The fingerprint in panel B is somewhat more interesting. Here the global mean is subtracted, so the $z$-values are not driven by the rising temperature, but instead by the the spatial patterns of the temperature change. Indeed, it is well-known that the Northern hemisphere warms up faster than the Southern one (you can compare the hemispheres here: http://images.remss.com/msu/msu_time_series.html), and this is also what climate models output. The panel B is largely explained by this inter-hemispheric difference.

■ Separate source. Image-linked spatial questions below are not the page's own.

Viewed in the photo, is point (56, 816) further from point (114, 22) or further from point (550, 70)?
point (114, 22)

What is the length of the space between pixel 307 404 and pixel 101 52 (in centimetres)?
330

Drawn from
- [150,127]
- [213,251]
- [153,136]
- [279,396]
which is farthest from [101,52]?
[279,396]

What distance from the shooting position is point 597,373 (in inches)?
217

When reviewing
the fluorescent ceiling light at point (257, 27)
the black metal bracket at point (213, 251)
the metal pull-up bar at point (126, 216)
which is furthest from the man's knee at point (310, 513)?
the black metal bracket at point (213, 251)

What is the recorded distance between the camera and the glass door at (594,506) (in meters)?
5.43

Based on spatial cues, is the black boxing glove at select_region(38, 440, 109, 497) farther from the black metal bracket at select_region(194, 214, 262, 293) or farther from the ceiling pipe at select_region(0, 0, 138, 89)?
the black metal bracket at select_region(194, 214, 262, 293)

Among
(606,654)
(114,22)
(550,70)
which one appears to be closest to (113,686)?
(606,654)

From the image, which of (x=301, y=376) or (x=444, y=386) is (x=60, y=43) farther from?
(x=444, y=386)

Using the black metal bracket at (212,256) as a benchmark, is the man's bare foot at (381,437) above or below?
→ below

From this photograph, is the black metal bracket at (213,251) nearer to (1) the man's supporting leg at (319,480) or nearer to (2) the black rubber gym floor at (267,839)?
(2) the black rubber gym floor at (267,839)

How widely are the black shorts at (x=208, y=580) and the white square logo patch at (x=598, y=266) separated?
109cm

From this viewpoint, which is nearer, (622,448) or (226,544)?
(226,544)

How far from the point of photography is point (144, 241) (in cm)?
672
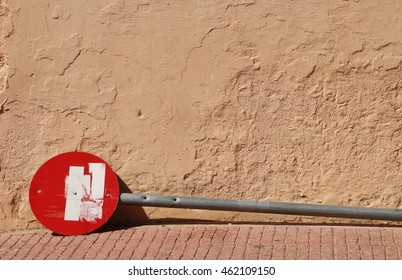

The fingerprint in panel C is arguably even more interesting, and was the actual focus of the Santer et al. 2018 paper (recall its title: "Human influence on the seasonal cycle of tropospheric temperature", emphasis added). As shown in Figure 2 in the paper, the models predict that the amplitude of the seasonal cycle should increase in mid-latitudes of both hemispheres (and decrease elsewhere, in particular over the Indian monsoon region). This is indeed what happens in the observed data, yielding high $z$-values in panel C. Panel D is similar to C because here the effect is not due to the global increase but due to the specific geographical pattern.
P.S. The specific criticism at judithcurry.com that you linked above looks rather superficial to me. They raise four points. The first is that these plots only show $z$-statistics but not the effect size; however, opening Santer et al. 2018 one will find all other figures clearly displaying the actual slope values which is the effect size of interest. The second I failed to understand; I suspect it is a confusion on their part. The third is about how meaningful the null hypothesis is; this is fair enough (but off-topic on CrossValidated). The last one develops some argument about autocorrelated time series but I do not see how it applies to the above calculation.